**作業指示 A**
東京の中古戸建てに関する本文において、2025年の東京都の中古戸建て平均価格はいくらとされていますか。
**作業指示 B**
東京の中古戸建てに関する本文のうち、「A2SUUMOの人気市区町村」から「間に実施するのが一般的です。」までの範囲を、「耐震診断」を「建物診断」に差し替えたうえで更新してください。

━━━━━ 抜粋本文 ━━━━━

Q1東京の中古戸建て相場はどのくらいですか?

A12025年の東京都中古戸建て平均価格は5,569万円で、前年比3.5%下降しています。ただし、エリアによって大きく異なり、23区内は3,000万円~1億円以上、都下(八王子市、町田市など)は2,000万円台から購入可能です。23区内では2025年上期に前期比+5.0%の大幅上昇があり、2017年以降最高額を更新しています。

Q2どのエリアが人気ですか?

A2SUUMOの人気市区町村ランキング(2025年)では、第1位が八王子市、第2位が葛飾区、第3位が杉並区です。路線別では、中央線沿線(荻窪・吉祥寺・国立・立川・八王子)、小田急線沿線(下北沢・成城学園前・町田)が人気です。これらのエリアは、価格と住環境のバランスが良く、都心へのアクセスも優れています。

Q3旧耐震基準の物件は避けるべきですか?

A31981年5月以前に建築された旧耐震基準の物件は、震度5強程度にしか耐えられず、大地震時の倒壊リスクが高いため、購入は慎重に検討する必要があります。新耐震基準(1981年6月以降)または2000年基準(2000年6月以降)の物件を推奨します。旧耐震基準の物件を購入する場合は、耐震診断や耐震補強工事の費用も考慮しましょう。

Q4住宅ローン減税は受けられますか?

A41982年以降に築された物件、または耐震基準適合証明書を取得した物件であれば、住宅ローン減税の対象となります(2025年時点)。1982年以前の物件でも、耐震基準適合証明書を取得すれば適用可能です。税制は改正される可能性があるため、購入時には国税庁の公式サイトや税理士に最新情報を確認することをおすすめします。

Q5ホームインスペクションは必要ですか?

A5ホームインスペクション(既存住宅状況調査)は必須ではありませんが、実施を強く推奨します。費用は5-7万円程度で、専門家が住宅の劣化状況を調査します。これにより、購入後の修繕費用を事前に把握でき、想定外の出費を防ぐことができます。購入申込から契約までの間に実施するのが一般的です。

━━━━━ データ抜粋 ━━━━━

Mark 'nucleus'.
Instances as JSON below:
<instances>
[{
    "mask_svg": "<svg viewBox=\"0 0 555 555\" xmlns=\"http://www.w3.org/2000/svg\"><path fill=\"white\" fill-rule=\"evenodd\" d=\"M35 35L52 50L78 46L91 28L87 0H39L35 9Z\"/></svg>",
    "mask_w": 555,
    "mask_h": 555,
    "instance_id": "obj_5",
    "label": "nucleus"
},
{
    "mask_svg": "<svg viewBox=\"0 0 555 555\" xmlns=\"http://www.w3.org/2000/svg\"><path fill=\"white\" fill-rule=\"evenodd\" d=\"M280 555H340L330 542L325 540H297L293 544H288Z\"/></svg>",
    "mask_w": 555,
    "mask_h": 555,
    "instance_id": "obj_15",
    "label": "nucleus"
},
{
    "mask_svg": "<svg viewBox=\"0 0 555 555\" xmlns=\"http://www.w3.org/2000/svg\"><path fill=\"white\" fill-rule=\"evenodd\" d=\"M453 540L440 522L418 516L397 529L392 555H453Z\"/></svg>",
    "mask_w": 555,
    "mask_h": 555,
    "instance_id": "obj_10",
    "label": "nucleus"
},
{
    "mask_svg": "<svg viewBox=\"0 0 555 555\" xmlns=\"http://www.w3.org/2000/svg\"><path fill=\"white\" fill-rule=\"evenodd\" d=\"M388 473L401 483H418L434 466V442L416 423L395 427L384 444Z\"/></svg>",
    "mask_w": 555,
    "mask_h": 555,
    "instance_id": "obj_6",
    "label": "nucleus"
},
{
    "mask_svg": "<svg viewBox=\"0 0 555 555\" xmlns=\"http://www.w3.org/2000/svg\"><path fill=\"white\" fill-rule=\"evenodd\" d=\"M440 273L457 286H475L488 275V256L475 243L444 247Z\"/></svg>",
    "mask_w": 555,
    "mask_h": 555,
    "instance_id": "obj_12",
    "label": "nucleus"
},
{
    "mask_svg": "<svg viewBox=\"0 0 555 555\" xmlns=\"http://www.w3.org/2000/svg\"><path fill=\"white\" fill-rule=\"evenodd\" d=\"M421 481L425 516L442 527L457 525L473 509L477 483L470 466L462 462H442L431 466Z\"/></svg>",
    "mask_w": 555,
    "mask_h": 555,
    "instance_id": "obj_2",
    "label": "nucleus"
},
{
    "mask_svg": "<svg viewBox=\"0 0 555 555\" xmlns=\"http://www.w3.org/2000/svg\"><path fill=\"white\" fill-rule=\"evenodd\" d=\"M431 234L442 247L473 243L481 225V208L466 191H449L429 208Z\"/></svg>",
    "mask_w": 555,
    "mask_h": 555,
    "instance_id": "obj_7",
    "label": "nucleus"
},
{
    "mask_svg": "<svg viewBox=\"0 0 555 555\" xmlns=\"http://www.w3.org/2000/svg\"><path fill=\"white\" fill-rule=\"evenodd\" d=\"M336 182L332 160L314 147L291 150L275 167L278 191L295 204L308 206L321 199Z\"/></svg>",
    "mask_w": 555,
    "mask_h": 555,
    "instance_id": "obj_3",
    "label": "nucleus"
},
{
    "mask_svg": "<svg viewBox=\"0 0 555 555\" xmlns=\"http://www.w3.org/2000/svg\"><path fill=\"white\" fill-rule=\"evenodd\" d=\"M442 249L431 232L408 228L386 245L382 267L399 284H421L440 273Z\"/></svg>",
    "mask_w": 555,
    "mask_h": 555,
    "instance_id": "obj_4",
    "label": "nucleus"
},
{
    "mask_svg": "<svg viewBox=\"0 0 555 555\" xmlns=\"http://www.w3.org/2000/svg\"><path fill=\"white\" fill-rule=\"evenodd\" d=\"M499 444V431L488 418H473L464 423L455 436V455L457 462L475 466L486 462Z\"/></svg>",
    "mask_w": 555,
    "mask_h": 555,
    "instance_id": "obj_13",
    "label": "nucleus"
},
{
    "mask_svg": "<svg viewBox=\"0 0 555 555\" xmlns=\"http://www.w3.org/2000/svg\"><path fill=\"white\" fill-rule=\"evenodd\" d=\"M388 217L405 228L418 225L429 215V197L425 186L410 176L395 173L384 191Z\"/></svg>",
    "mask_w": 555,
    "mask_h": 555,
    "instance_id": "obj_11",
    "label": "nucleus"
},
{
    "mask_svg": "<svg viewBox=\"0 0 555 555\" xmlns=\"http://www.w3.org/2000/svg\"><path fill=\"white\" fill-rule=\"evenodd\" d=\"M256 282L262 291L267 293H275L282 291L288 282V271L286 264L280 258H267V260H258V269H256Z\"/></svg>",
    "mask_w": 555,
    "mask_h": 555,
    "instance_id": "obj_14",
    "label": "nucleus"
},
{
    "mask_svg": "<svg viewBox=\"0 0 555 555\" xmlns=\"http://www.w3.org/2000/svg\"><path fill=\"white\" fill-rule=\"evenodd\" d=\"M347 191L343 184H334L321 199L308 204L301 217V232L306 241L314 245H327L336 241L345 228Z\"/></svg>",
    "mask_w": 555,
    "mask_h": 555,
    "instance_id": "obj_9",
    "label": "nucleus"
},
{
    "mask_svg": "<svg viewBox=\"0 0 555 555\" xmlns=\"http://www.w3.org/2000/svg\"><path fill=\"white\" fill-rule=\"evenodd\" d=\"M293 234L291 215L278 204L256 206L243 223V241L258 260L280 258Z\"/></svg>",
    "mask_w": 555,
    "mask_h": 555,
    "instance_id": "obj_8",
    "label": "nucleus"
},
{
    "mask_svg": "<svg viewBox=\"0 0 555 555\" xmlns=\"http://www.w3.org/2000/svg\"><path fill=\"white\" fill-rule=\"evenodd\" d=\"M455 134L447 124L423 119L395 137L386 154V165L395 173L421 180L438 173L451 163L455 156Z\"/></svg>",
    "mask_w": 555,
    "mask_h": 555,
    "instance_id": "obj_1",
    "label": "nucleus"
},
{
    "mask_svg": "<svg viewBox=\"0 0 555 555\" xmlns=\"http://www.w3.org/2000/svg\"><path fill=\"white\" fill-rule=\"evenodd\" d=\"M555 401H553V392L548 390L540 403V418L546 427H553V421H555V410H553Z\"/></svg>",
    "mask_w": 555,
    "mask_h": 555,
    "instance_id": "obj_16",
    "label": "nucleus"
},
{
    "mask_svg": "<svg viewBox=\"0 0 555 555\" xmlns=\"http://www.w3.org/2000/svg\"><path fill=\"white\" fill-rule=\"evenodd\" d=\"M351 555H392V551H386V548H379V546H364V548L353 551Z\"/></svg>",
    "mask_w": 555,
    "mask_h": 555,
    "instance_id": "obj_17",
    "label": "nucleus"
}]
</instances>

━━━━━

**解答欄 A**
5,569万円です。

**解答欄 B**
A2SUUMOの人気市区町村ランキング(2025年)では、第1位が八王子市、第2位が葛飾区、第3位が杉並区です。路線別では、中央線沿線(荻窪・吉祥寺・国立・立川・八王子)、小田急線沿線(下北沢・成城学園前・町田)が人気です。これらのエリアは、価格と住環境のバランスが良く、都心へのアクセスも優れています。

Q3旧耐震基準の物件は避けるべきですか?

A31981年5月以前に建築された旧耐震基準の物件は、震度5強程度にしか耐えられず、大地震時の倒壊リスクが高いため、購入は慎重に検討する必要があります。新耐震基準(1981年6月以降)または2000年基準(2000年6月以降)の物件を推奨します。旧耐震基準の物件を購入する場合は、建物診断や耐震補強工事の費用も考慮しましょう。

Q4住宅ローン減税は受けられますか?

A41982年以降に築された物件、または耐震基準適合証明書を取得した物件であれば、住宅ローン減税の対象となります(2025年時点)。1982年以前の物件でも、耐震基準適合証明書を取得すれば適用可能です。税制は改正される可能性があるため、購入時には国税庁の公式サイトや税理士に最新情報を確認することをおすすめします。

Q5ホームインスペクションは必要ですか?

A5ホームインスペクション(既存住宅状況調査)は必須ではありませんが、実施を強く推奨します。費用は5-7万円程度で、専門家が住宅の劣化状況を調査します。これにより、購入後の修繕費用を事前に把握でき、想定外の出費を防ぐことができます。購入申込から契約までの間に実施するのが一般的です。